7.4 KiB
Getting Started
This page provides basic tutorials about the usage of OpenSelfSup. For installation instructions, please see INSTALL.md.
Train existing methods
Note: The default learning rate in config files is for 8 GPUs (except for those under configs/linear_classification
that use 1 GPU). If using differnt number GPUs, the total batch size will change in proportion, you have to scale the learning rate following new_lr = old_lr * new_ngpus / old_ngpus
. We recommend to use tools/dist_train.sh
even with 1 gpu, since some methods do not support non-distributed training.
Train with single/multiple GPUs
# checkpoints and logs are saved in the same sub-directory as the config file under `work_dirs/` by default.
bash tools/dist_train.sh ${CONFIG_FILE} ${GPU_NUM} [optional arguments]
An example:
bash tools/dist_train.sh configs/selfsup/odc/r50_v1.py 8
Optional arguments are:
--work_dir ${WORK_DIR}
: Override the default working directory.--resume_from ${CHECKPOINT_FILE}
: Resume from a previous checkpoint file.--pretrained ${PRETRAIN_WEIGHTS}
: Load pretrained weights for the backbone.

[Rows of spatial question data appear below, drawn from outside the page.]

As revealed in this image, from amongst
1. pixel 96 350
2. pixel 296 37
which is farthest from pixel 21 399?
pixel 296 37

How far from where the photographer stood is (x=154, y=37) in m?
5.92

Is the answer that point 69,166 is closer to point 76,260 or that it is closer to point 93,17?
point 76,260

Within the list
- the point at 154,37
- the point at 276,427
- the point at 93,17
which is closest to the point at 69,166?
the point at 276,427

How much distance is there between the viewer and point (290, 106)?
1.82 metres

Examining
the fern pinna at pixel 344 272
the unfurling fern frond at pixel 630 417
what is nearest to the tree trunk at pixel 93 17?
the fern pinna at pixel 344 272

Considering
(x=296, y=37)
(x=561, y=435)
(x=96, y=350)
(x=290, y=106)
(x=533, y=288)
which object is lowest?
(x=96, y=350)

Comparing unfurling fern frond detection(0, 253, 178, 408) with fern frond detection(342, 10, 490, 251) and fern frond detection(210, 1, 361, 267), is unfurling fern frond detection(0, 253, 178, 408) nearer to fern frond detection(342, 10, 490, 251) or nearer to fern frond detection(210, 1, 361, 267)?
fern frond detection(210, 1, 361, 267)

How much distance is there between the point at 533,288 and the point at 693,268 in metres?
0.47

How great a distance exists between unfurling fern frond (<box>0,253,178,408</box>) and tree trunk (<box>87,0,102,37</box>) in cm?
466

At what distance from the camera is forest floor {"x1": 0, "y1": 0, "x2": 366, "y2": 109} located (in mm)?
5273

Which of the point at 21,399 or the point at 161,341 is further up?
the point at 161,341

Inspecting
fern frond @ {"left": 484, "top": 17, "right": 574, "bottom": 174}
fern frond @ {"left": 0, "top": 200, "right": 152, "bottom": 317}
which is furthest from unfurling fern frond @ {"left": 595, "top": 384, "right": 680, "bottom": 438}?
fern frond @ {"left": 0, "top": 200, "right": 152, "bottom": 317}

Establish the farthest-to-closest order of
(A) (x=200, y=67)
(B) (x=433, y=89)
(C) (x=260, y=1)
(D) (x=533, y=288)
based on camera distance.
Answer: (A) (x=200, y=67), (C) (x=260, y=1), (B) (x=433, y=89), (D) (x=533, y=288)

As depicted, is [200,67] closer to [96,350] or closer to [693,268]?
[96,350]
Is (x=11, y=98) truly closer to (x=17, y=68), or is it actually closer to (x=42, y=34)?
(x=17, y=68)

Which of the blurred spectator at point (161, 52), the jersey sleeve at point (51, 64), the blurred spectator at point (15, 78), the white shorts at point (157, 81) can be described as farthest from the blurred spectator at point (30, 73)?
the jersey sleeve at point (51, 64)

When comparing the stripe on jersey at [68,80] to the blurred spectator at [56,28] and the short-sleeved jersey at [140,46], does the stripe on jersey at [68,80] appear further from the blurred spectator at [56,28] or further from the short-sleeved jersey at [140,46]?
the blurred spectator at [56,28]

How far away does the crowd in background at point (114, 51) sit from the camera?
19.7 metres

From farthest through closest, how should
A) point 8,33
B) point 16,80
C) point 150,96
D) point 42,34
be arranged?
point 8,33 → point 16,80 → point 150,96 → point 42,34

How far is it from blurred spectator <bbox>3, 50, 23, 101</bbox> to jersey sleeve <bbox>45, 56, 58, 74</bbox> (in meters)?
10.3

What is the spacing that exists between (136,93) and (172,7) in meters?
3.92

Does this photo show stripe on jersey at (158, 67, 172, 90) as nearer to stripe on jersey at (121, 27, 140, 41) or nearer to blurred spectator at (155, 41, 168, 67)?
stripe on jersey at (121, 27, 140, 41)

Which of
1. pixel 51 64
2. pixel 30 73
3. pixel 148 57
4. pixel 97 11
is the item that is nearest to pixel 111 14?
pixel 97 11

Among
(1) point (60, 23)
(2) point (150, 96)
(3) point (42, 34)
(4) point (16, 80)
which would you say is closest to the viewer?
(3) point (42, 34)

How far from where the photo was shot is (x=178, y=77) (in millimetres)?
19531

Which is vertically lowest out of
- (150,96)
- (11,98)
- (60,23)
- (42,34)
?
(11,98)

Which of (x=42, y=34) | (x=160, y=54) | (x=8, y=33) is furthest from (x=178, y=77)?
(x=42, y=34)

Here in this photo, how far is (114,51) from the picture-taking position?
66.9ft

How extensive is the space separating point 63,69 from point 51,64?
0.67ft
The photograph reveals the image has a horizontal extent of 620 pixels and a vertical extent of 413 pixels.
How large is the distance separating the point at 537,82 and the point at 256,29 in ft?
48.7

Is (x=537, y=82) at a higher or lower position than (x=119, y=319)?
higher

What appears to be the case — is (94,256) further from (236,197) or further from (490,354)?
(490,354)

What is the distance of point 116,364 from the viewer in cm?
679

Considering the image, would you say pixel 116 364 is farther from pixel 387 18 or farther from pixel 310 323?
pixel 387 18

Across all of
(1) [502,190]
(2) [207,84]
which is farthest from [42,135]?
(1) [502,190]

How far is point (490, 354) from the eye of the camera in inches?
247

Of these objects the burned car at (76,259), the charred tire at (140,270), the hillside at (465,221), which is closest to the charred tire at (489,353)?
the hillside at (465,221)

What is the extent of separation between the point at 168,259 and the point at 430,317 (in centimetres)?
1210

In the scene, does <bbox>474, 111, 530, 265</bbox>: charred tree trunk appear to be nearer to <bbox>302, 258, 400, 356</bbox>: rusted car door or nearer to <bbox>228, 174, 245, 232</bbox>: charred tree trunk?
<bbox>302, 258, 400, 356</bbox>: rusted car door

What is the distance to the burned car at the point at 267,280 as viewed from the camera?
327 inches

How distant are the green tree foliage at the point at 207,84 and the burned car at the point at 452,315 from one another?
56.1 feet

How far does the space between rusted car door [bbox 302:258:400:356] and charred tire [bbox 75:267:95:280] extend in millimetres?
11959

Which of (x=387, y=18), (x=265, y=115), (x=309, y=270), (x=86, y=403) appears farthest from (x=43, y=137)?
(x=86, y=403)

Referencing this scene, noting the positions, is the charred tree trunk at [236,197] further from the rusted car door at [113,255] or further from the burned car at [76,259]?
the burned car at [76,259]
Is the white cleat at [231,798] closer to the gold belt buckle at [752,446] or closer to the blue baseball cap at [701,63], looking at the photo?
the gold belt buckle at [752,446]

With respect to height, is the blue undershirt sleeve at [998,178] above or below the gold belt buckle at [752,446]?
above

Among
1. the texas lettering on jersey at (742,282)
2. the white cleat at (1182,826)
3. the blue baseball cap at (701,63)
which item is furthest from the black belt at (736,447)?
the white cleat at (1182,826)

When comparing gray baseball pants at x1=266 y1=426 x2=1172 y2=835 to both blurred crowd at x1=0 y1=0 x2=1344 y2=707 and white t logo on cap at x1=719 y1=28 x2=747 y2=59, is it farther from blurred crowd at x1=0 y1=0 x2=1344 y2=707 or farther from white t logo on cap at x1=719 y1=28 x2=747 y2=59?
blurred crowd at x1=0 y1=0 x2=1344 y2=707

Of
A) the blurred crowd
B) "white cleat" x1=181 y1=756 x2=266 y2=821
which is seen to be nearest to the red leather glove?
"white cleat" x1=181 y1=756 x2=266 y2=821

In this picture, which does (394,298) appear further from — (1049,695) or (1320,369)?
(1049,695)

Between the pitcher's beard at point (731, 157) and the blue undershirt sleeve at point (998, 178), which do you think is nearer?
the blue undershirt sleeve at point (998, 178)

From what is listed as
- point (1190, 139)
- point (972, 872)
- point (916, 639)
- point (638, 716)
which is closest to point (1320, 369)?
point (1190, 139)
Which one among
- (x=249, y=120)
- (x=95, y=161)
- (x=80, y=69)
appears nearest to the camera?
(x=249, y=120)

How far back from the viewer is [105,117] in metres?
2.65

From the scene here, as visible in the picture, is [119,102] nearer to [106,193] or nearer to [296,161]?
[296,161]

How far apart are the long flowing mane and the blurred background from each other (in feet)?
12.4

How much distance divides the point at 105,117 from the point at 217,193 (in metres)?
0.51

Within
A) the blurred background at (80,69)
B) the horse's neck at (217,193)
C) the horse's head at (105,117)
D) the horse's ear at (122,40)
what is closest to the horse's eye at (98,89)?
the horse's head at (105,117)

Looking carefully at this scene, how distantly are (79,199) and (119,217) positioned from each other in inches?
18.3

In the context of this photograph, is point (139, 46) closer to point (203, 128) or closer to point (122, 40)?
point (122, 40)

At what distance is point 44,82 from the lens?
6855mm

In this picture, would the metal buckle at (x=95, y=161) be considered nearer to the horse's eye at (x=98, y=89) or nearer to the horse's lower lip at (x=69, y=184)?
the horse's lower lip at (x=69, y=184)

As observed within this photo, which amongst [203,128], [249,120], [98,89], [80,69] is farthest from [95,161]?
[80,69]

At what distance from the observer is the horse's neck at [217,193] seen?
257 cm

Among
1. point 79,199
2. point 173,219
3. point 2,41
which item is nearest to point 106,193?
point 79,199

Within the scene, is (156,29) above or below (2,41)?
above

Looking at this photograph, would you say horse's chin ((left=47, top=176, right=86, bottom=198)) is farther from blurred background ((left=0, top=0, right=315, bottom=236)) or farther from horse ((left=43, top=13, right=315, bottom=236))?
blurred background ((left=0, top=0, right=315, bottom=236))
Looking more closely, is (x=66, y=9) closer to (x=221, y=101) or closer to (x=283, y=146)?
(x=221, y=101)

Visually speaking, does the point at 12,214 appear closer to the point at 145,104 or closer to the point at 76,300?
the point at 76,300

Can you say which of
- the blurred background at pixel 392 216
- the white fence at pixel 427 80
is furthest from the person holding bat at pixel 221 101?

Alternatively, if you run OpenSelfSup on a cluster managed with slurm:
SRUN_ARGS="${SRUN_ARGS}" bash tools/srun_train.sh ${PARTITION} ${CONFIG_FILE} ${GPU_NUM} [optional arguments]
An example:
SRUN_ARGS="-w xx.xx.xx.xx" bash tools/srun_train.sh Dummy configs/selfsup/odc/r50_v1.py 8
Launch multiple jobs on a single machine
If you launch multiple jobs on a single machine, e.g., 2 jobs of 4-GPU training on a machine with 8 GPUs, you need to specify different ports (29500 by default) for each job to avoid communication conflict.
If you use dist_train.sh
to launch training jobs:
CUDA_VISIBLE_DEVICES=0,1,2,3 PORT=29500 bash tools/dist_train.sh ${CONFIG_FILE} 4
CUDA_VISIBLE_DEVICES=4,5,6,7 PORT=29501 bash tools/dist_train.sh ${CONFIG_FILE} 4
If you use launch training jobs with slurm:
GPUS_PER_NODE=4 bash tools/srun_train.sh ${PARTITION} ${CONFIG_FILE} 4 --port 29500
GPUS_PER_NODE=4 bash tools/srun_train.sh ${PARTITION} ${CONFIG_FILE} 4 --port 29501
Benchmarks
We provide several standard benchmarks to evaluate representation learning.
VOC07 Linear SVM & Low-shot Linear SVM
bash benchmarks/dist_test_svm.sh ${CONFIG_FILE} ${EPOCH} ${FEAT_LIST} ${GPU_NUM}
Augments:
${FEAT_LIST}
is a string to specify features from layer1 to layer5 to evaluate; e.g., if you want to evaluate layer5 only, thenFEAT_LIST
isfeat5
, if you want to evaluate all features, then thenFEAT_LIST
isfeat1 feat2 feat3 feat4 feat5
(separated by space).$GPU_NUM
is the number of GPUs to extract features.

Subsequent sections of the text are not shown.